Embodiment 2: the uniformity testing of standard sample
Randomly draw sample according to method of random sampling and carry out analysis of Uniformity:
1. uniformity in bottle
Randomly draw 1 bottle, after adding 200 L deionized waters, take three parts, every part of 50 L, numbered 101-103, every part of survey Three times, the results are shown in Table 2;Three groups of qualitative datas are done variance analysis, and variance is neat, P=0.58 > 0.05, and quality is without significant difference, symbol Closing uniformity requirement, standard deviation is 0.0007.Purity all about 1.80, meets purity requirement.
Homogeneity test result (mass unit: μ g) in 2 bottles of table
2. uniformity between bottle
20 bottles are extracted by simple random sampling method, numbering 201-220, survey 3 times for every bottle.Measuring sequence: for the first time, 201 → 220;For the second time, 220 → 201;For the third time, odd number 201 → 219 → even number 202 → 220, the results are shown in Table 3;By 20 groups of quality and Purity data does variance analysis, and variance is neat, and P=0.92 > 0.05, content, without significant difference, meets uniformity requirement, its standard deviation It is 0.0007.Purity all about 1.80, meets purity requirement.
Homogeneity test result (mass unit: μ g) between 3 bottles of table
Embodiment 3: the stability test of standard sample
Randomly draw sample according to method of random sampling and carry out stability analysis:
1. short-term stability
Randomly draw lyophilized sample respectively at-20 DEG C, 0 DEG C, 4 DEG C, 25 DEG C, under the conditions of 37 DEG C, place 2 weeks.Each temperature Lower placement 8 bottles, totally 40 bottles, numbers from 301-350, surveys 3 inferior qualities for every bottle by totally 40 bottles.With reference to GB/T 15000.3-2008 to sample The statistical analysis requirement of product stability, uses SPSS 20.0 software that data carry out variance analysis, and inspection level P < 0.05 is There is notable difference;
5 groups of data (table 4) are made variance analysis, has obvious significant difference between group, compare between each group further Relatively, no difference of science of statistics between-20 DEG C, 0 DEG C and 4 DEG C of groups, no difference of science of statistics between 25 DEG C and 37 DEG C, and-20 DEG C, 0 DEG C and 4 DEG C three groups with 25 DEG C, 37 DEG C two groups phase mutual significant differences.

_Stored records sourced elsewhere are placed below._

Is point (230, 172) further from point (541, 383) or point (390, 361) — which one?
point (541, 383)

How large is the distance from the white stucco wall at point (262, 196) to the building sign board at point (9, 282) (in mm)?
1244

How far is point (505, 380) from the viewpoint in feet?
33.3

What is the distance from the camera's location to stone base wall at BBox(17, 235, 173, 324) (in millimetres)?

Table 4 short-term stability testing result (mass unit: ug)
2. long-time stability
Randomly draw a collection of 45 bottles be firstly placed on-80 DEG C at, according to time interval take out under the conditions of-20 DEG C place 12,9, 6,3,1 months.9 bottles are placed under each time point.Synchronos method is used to measure concentration.With reference to GB/T 15000.3-2008 to sample The statistical analysis requirement of stability, uses SPSS 20.0 software to carry out variance analysis, and inspection level P < 0.05 is the poorest for having Different.
5 groups of data (table 5) are made variance analysis, without significant difference between group, meets long-time stability requirement.Transfer for-20 DEG C Put 1 year sample quality standard of appraisal deviation (STDEV)=0.028.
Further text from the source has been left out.